Lives: Rochester, Kent.
Born: June 17, 1965, Chelmsford.
Education: Great Baddow High School.
Career to date: Management trainee with John Lewis, Next and Marks & Spencer until 1989; working in a recruitment consultancy between 1989 and 1991; joined Bupa as a consultant in 1991; joined Aon as a senior healthcare consultant in 1994; eventually became managing director of Aon Financial Services.
Career ambition: To take Momentum to the top.
Life ambition: “I would love to see the day when space travel is available to everyone.”
Likes: Success and spontaneity.
Peers say: “He is dynamic with a sense of vision.”
Car: Golf GTi – “a post-MBO car”.
Mud, rain and wind provide a dreary backdrop but Momentum Financial Services managing director Paul Johnston is still chirpy as he takes time out from an Outward Bound course to talk up his baby – “a truly national corporate advice service”.
By his own admission, this is not the type of thing he does regularly or willingly but, with a mind to team building, Johnston has left the comfort of his home in Kent to rough it in Wales with around 20 RIs from the Bristol and Plymouth branches. “These two days are all about bonding and team building but it seems we have to do that in the mud and rain.”
The 36-year-old will doubtless find himself battling the elements again in the not too distant future if he insists on bonding with the whole company.
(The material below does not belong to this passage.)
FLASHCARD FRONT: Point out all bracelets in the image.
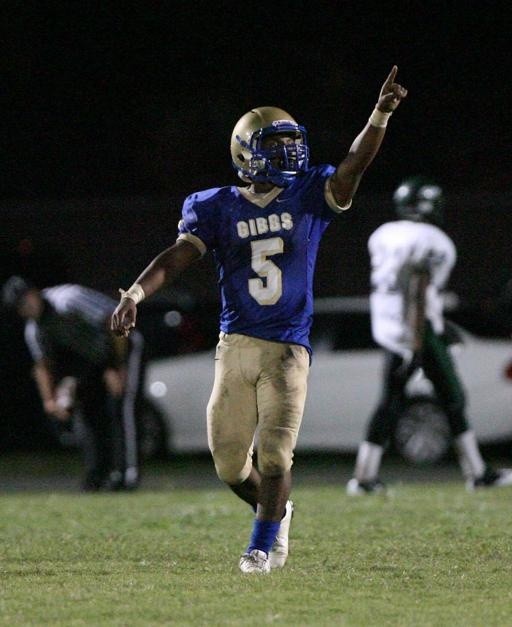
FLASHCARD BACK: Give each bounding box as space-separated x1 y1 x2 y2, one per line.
118 281 145 305
367 108 393 129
Momentum has 100 consultants and nine offices dotted around the UK and Johnston is keen to see it swell its ranks further.
“I want to see Momentum grow and I intend to take it as far as I possibly can.” He believes the way forward is professionalism and by that he means being at least AFPC-qualified.
“I have had a rather haphazard career path myself but I am passionate about qualifications and personal development. I aim to have 50 per cent of my consultants AFPC-qualified by the end of next year.” The figure is currently 30 per cent although Johnston himself does not fall into their ranks.
Unabashed by his own lack of professional qualifications, he says what he can bring to the industry is strategic skills with “no preconceived ideas” and the ability to challenge people to think outside the box. He is not shy about criticising what he believes is a scarcity of quality advisers operating in the market. “There are pockets of quality advisers but it is by no means across the board.” He believes one of the problems is that the industry is still seen as “fuddy-duddy and a bit conservative”.
Although a small voice in a big market, Johnston is being as vocal as he can on the subject. In Momentum's response to the Sandler review, he calls for the Government to consider including issues of tax, investment and savings in the National Curriculum. “We do not get in enough young blood and the Government could have a role in addressing that problem.”
But until things change, Johnston is going to keep on doing his bit. He says: “We are a very small voice but that is why we focus on the professional development of our own staff. I want people to perceive Momentum as a professional, innovative and successful outfit.”
Johnston seems pleased with the results so far. He says Momentum's first 15 months have been excellent. The company, formed last year through a management buyout of Aon Consulting Financial Services, easily hit its profit target of £1.1m and it has won over 20 new corporate accounts.
J ohnston says the impetus for the MBO came in January last year when Aon decided advice did not fit into its portfolio of services. “I had built up the advice arm in the UK and knew there was a gap in the market here for strong national corporate advice.”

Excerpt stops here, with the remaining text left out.